“This is the best day of my life!” is what every bride wants to be able to say, dressed up in the perfect dress on her wedding day. However, such a scene could never be possible if the bride buys a counterfeit dress online. In fact, as soon as she receives the counterfeit gown, she is overwhelmed with disappointment.
The rise of counterfeit wedding dress manufacturing in the bridal industry affects not only real designers who have invested their time and talent into building a respected reputation in the fashion industry, but also the brides themselves. Providing information and bringing awareness to this counterfeit phenomenon is a responsible way to spare brides exasperation and frustration with their wedding gown.
The Internet: the best venue to meet counterfeit dress sellers
Counterfeit dressmakers find the Internet to be the perfect medium through which they can reach brides who are looking for less expensive dresses. Indeed, the counterfeiters make profit on the Internet with their ability to avoid USA laws regarding garment manufacturing and US Customs. They thrive on the web, where creating knockoffs is technically not against the law, but branding and identifying the knockoffs as originals with labels and tags is illegal.

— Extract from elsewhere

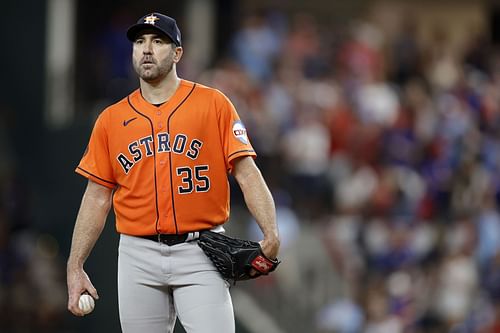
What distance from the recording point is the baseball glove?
5.76 meters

Brides-to-be are the ultimate targets for the counterfeiters. They take advantage of brides who are very excited to find the dress of their dreams online for a vastly reduced price. The old adage rings true, “you get what you pay for.”
A fake good deal
As attractive as the price may be, counterfeit dresses, upon arrival, disappoint the bride and turn her sacred wedding dress fitting time into a nightmare.
In fact, most of these counterfeit dresses are not made of silk or other fine fabrics, which is why the perpetrators can market the gowns at unbelievable discounts. Sizing may not always be true, as designers have individual sizing charts for their dresses. Many brides, such as Rachel Ruffer, have been dismayed when they unpacked a cheaply-made imitation lacking the fine detailing of hand sewn beading, embroidery and lace.
Moreover, counterfeiters are developing strong strategies to encourage brides to buy their dresses. Counterfeiters often steal photos of designer gowns and claim they can reproduce the look of the dress. Counterfeit operations have loopholes to escape dissatisfied customers. They do not accept returns and give no address or contact information on their websites. That’s how the bride, who thinks she landed a deal, ends up spending more money to buy another dress.
Putting an end to copyists
Many key players of the bridal industry are rallying against the rise of the counterfeit market. Among them are the IBMA (International Bridal Manufacturing Association) and the UAMA (United Apparel Manufacturers Association). The IBMA and the UAMA are non-profit organizations created to solve significant industry concerns, including addressing the issues associated with counterfeit gown and accessory manufacturing. They are implementing global and centralized actions in counterfeit prevention for the designers, bloggers, and brides-to-be.